World's Largest Telescope Mirror Moves to the LBT
Monday, 03 November 2003
The world’s most powerful optical telescope, which will allow astronomers to see planets
around nearby stars in our galaxy, took a giant step closer to completion late last week
when the first of its huge 27-foot diameter mirrors inched up a tortuous mountain road to
its new home at Arizona’s Mount Graham International Observatory.
The 18-ton borosilicate "honeycomb" mirror was escorted up the mountain by a team of scientists, engineers, police, and heavy-haul specialists to the Large Binocular Telescope (LBT) facility. The mirror and its all-steel transport box, which together weighed 55 tons, were transported over 122 miles of Interstate and state highway, then up the narrow hairpin turns of the 29-mile Swift Trail to the Mount Graham International Observatory (MGIO) high above Safford, Ariz.
The journey to 10,480-foot-high Emerald Peak was a two-stage, multi-day affair that required five months of intense planning and preparation. This included a full-scale trial run with a dummy mirror in September.
"Everyone is aware that there’s real glass in there this time," said J.T. Williams as the huge, yellow 48-wheeled transport rig rolled off pavement and onto the gravel road leading to the observatory. Williams, telescope assembly supervisor, walked every inch of the mountain road to inspect the surface and measure the turns during the transport operation.
Precision road grading by MGIO and Arizona Department of Transportation crews smoothed the worst of the washboard stretches of gravel, and haulers soon discovered that the near-vertical mirror load traveled best with a slight increase in speed over the washboard sections.
The mirror’s journey to Mount Graham began on Thursday, Oct. 23, when the Mirror Lab team and workers from Precision Heavy Haul, Inc. (PHH) loaded the mirror transport box and its precious cargo at UA’s Mirror Lab, which is located in the campus football stadium.
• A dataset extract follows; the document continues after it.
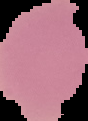

Summary:
  - Image size: 88×121 pixels
  - Result: negative for malaria parasites
  - Preparation: thin blood film
  - Image type: segmented cell region with the area outside set to black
The mirror-carrying convoy pulled out of the lab hours before dawn on Friday, accompanied by a 25-vehicle police escort that was organized by Mike Thomas of the UA Police Department. The police car-and-motorcycle escort formed a rolling blockade as the mirror rolled down I-10 and State Highway 191. They provided both traffic and mirror safety as the convoy averaged 45 mph to the MGIO base camp at the base of the Pinaleno Mountains.
Last Monday, Oct. 27, the team at base camp transferred the mirror to PHH’s Goldhofer trailer for the three-day, 29-mile journey to the telescope’s home on Emerald Peak. This 8,000-foot climb was made at about one mile per hour.